**** TEXT SHOWN ****

ON A sparklingly clear day in New York City people went to church as usual, and in Times Square hundreds stood in line to buy half-price tickets to the theater.
It felt like a normal Sunday afternoon, except that suddenly we were at war. As television reports came in that U.S. and British forces had begun bombing Afghanistan, it became clear that the battle between us and a portion of the Arab-Muslim world has been joined. They hit us first, leaving more than 6,000 dead, and the United States had no choice but to strike back.
This, however, is going to be a different kind of war than any we've seen in a long time. It won't be like the Gulf War, where the United States sent soldiers to intervene in a dispute between two exotic countries, and where the impact was felt only by those soldiers and their families. Nor will it be like Vietnam, where tens of thousands of Americans perished, but our homeland remained virtually untouched. This war is going to affect us in profound ways.
Just watch the videotape of a statement that was made by Osama bin Laden, presumably before yesterday's bombing of Afghanistan began, and which was played on television yesterday. Denouncing what he called U.S. "aggression against the Muslim lands," he called on Muslims all over the world to join the fight against the United States.
"I swear by God," he said, that no one in the United States, "from north to south and east to west" will feel safe until the Palestinians feel safe and until U.S. troops withdraw from the holy places of the Muslim lands.
I've written before about what I believe are the reasons for the growing hatred of the United States within the Muslim world. Some readers saw this as an attempt to rationalize the bloody attacks on the World Trade Center and the Pentagon, but they weren't. They were only a statement of fact, and bin Laden confirmed them yesterday: among other things, Muslim fury over the U.S. military presence in Muslim countries, the continuing misery of the Palestinians, and 1 million children dead in Iraq as a result of the Gulf War and U.S. sanctions.
Americans can dismiss this strange-looking man in the camouflage jacket and the long beard as a fly who will eventually be squashed by our superior military power. But his call for a war by the Muslims of the world against the United States is more than just an idle threat. This could set the stage for a world war.

**** RECORDED INFORMATION ****

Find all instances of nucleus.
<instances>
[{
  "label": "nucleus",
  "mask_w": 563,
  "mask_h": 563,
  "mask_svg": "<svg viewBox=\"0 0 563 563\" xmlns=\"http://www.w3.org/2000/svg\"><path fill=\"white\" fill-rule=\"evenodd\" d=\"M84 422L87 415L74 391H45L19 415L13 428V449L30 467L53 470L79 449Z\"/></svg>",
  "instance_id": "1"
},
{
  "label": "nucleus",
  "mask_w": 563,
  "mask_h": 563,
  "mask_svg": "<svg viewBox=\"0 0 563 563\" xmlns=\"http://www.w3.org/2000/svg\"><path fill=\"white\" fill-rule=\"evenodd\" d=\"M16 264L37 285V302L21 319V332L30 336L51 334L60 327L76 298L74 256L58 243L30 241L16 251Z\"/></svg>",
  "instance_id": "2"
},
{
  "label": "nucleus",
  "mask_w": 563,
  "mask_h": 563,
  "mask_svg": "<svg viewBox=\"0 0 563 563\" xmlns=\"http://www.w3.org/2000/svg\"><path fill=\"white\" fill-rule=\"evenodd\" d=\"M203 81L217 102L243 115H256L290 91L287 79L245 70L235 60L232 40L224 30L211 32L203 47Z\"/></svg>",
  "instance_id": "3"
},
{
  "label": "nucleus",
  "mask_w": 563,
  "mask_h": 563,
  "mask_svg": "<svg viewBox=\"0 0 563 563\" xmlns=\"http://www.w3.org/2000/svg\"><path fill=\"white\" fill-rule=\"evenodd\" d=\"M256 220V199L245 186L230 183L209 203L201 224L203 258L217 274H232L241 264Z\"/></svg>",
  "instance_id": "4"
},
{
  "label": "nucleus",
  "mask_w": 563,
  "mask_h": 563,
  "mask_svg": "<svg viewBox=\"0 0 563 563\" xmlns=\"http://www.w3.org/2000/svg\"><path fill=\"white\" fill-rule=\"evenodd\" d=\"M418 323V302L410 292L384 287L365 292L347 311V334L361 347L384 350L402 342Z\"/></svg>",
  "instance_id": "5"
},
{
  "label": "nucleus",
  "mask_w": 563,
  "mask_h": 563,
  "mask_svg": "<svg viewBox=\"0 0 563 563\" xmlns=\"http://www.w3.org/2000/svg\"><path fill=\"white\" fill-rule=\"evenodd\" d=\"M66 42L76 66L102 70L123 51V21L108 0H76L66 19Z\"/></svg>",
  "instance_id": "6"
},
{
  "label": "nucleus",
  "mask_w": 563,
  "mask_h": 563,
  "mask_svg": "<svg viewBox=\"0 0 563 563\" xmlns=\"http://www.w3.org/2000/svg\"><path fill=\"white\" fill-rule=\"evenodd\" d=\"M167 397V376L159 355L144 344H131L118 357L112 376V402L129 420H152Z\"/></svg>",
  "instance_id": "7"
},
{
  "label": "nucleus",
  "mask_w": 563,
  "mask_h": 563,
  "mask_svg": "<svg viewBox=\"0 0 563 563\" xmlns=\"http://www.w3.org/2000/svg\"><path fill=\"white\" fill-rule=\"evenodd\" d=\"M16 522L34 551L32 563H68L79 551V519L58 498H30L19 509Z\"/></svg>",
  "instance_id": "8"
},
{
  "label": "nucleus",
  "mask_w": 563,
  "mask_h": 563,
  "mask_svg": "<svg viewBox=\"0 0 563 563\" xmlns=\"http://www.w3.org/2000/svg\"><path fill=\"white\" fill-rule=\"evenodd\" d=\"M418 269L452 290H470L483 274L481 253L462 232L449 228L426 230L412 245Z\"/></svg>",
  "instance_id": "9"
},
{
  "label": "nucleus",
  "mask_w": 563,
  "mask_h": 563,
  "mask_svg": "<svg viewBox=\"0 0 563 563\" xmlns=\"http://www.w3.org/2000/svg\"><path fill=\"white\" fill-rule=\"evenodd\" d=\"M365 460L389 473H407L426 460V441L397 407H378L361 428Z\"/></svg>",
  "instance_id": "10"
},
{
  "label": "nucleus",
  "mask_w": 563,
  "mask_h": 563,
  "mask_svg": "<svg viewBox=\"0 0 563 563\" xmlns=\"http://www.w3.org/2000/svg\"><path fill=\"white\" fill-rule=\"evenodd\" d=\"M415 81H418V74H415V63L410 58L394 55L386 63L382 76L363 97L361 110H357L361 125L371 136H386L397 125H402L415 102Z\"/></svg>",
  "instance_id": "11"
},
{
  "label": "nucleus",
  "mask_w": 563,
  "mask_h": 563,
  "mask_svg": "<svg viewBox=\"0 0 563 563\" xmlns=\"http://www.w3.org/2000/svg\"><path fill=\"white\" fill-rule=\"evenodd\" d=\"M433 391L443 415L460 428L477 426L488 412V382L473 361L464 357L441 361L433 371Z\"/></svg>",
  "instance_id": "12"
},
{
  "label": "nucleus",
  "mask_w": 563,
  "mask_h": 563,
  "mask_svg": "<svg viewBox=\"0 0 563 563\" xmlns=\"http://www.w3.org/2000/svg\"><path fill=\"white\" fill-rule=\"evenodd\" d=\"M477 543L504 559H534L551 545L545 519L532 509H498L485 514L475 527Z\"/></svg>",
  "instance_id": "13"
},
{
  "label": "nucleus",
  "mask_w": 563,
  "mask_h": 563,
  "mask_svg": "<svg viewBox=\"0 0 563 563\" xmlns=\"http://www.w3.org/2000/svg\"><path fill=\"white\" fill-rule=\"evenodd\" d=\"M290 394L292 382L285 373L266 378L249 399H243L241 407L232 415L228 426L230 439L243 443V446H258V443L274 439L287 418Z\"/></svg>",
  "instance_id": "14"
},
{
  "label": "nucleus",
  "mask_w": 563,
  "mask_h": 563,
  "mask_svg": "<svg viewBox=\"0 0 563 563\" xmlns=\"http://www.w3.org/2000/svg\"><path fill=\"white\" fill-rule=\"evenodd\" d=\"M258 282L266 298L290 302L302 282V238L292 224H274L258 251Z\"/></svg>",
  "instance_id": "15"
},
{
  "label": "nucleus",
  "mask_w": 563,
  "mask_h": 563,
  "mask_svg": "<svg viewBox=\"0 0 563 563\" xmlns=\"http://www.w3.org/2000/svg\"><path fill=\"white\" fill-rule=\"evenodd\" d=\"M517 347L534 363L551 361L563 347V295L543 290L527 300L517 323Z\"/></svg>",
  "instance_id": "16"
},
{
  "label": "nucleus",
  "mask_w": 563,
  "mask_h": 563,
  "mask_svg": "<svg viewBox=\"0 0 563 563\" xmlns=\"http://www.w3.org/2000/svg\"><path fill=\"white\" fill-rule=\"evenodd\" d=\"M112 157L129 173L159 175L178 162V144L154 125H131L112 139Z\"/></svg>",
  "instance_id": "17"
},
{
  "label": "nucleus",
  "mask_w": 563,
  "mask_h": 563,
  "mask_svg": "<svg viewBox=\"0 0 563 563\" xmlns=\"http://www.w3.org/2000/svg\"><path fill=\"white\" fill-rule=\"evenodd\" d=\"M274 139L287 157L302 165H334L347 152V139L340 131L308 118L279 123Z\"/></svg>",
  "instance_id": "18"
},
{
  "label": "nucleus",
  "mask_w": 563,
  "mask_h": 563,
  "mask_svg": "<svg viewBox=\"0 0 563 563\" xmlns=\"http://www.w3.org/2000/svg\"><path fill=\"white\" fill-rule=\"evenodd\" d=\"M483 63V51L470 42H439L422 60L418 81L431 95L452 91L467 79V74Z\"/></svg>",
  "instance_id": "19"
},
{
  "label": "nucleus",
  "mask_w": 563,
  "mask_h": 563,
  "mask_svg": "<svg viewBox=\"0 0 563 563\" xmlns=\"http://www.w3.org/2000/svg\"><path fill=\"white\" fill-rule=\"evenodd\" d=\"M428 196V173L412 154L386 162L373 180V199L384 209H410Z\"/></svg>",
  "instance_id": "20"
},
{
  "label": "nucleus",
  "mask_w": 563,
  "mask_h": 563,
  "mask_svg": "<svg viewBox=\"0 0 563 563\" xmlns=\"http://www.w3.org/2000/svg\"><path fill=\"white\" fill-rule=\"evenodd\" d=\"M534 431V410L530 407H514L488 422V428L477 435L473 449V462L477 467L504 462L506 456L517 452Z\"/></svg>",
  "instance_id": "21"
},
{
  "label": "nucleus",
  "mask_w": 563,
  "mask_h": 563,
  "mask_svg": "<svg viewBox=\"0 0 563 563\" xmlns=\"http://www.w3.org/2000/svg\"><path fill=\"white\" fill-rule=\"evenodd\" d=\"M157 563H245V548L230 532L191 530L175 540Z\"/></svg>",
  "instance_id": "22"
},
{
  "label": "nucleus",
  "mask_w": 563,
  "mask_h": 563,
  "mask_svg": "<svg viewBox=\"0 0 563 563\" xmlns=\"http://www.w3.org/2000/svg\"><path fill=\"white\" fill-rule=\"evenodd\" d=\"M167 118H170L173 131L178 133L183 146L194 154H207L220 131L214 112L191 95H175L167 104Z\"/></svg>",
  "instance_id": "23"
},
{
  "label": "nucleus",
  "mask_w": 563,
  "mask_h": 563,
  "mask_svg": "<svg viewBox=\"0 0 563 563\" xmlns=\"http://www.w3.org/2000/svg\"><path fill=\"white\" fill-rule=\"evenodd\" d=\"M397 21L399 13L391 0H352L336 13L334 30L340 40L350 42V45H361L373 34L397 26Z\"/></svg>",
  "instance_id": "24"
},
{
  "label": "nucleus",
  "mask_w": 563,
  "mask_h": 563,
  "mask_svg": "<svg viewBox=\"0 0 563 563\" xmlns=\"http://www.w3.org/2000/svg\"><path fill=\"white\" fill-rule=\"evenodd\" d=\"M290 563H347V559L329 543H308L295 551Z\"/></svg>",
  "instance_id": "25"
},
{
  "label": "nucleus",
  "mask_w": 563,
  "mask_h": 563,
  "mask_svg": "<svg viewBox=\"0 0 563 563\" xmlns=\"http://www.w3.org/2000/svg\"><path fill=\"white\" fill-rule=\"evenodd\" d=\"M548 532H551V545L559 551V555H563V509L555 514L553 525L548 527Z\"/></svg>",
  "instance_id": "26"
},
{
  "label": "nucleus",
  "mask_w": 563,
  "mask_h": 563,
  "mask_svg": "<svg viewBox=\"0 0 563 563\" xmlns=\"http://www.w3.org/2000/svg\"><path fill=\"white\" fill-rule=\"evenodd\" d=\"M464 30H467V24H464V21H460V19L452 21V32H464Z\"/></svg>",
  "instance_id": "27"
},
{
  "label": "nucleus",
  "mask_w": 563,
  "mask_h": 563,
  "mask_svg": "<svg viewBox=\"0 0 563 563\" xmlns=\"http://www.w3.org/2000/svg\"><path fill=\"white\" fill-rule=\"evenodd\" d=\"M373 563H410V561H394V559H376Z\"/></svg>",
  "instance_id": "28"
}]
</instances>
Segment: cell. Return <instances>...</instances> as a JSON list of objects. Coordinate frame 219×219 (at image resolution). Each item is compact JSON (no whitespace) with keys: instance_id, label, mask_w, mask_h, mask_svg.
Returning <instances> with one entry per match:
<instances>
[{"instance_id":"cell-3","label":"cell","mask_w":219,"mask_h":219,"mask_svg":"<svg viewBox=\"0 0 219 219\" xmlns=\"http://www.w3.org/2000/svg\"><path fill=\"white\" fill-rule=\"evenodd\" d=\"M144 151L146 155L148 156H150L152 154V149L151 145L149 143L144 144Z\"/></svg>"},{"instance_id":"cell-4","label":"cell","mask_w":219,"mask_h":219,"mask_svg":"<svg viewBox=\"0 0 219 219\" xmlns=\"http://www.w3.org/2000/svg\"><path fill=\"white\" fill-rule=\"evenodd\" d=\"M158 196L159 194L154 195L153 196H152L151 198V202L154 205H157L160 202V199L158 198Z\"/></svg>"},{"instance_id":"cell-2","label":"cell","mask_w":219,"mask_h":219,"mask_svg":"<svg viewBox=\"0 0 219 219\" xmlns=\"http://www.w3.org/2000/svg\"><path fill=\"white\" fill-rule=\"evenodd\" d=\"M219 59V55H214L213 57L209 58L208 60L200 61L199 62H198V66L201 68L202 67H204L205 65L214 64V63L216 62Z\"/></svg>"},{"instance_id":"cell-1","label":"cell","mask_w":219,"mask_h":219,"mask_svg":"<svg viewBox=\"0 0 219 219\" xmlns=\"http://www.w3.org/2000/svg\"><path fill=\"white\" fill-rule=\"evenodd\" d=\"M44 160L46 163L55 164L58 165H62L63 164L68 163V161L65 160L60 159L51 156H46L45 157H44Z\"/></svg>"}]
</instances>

****

WORK REQUEST A: In the opinion piece on the start of the bombing of Afghanistan, how many people does the writer say were left dead by the first attack on the United States?
WORK REQUEST B: Decide whether each statement agrees with the opinion piece on the start of the bombing of Afghanistan, giving yes or no along with the exact words that decide it. (i) The impact of the Gulf War was felt only by the soldiers and their families. (ii) Bin Laden's videotaped statement was presumably made after the bombing of Afghanistan began. (iii) The day in New York City was overcast.
WORK REQUEST C: Pick up the opinion piece on the start of the bombing of Afghanistan after its final sentence, and continue writing it in the same voice.
None of the material is required for this work.

REPLY A: More than 6,000.

REPLY B:
(i) Yes: "where the impact was felt only by those soldiers and their families."
(ii) No: "presumably before yesterday's bombing of Afghanistan began."
(iii) No: "sparklingly clear day in New York City."

REPLY C:
After the bombing started yesterday, Pakistan's ambassador to the United Nations said he regretted that no diplomatic solution had been found to prevent a military strike on Afghanistan, and that he hoped it would end soon. Now the government of Pakistan is nervous, afraid that the U.S. bombing of Afghanistan could fuel an uprising by Islamic militants in Pakistan. The scary thing for us is that the current government could be overthrown by Islamic militants, who would then control Pakistan's nuclear weapons.
This war is already hurting us here at home. There are thousands of dead bodies. Americans are afraid to ride airplanes. Forty-five hundred members of the National Guard are on alert in New York City. And, last night in Los Angeles, they cancelled the Emmy Awards because the actors felt that to go ahead with them would be in bad taste.
This war has affected our foreign policy as well. Last week, the Bush administration announced a profound policy change in the Mideast, declaring that it now supports the idea of a separate Palestinian state.
Americans keep insisting that we won't let bin Laden and his band of terrorists change our way of life, but they already have.
Yesterday President Bush went on television and told the American people that we will win this battle against terrorism "by the patient accumulation of successes." I hope he's right. But it's become increasingly clear that the United States may have overplayed its hand in the Mideast, and what's different now is that the terrorists know how to strike back at us.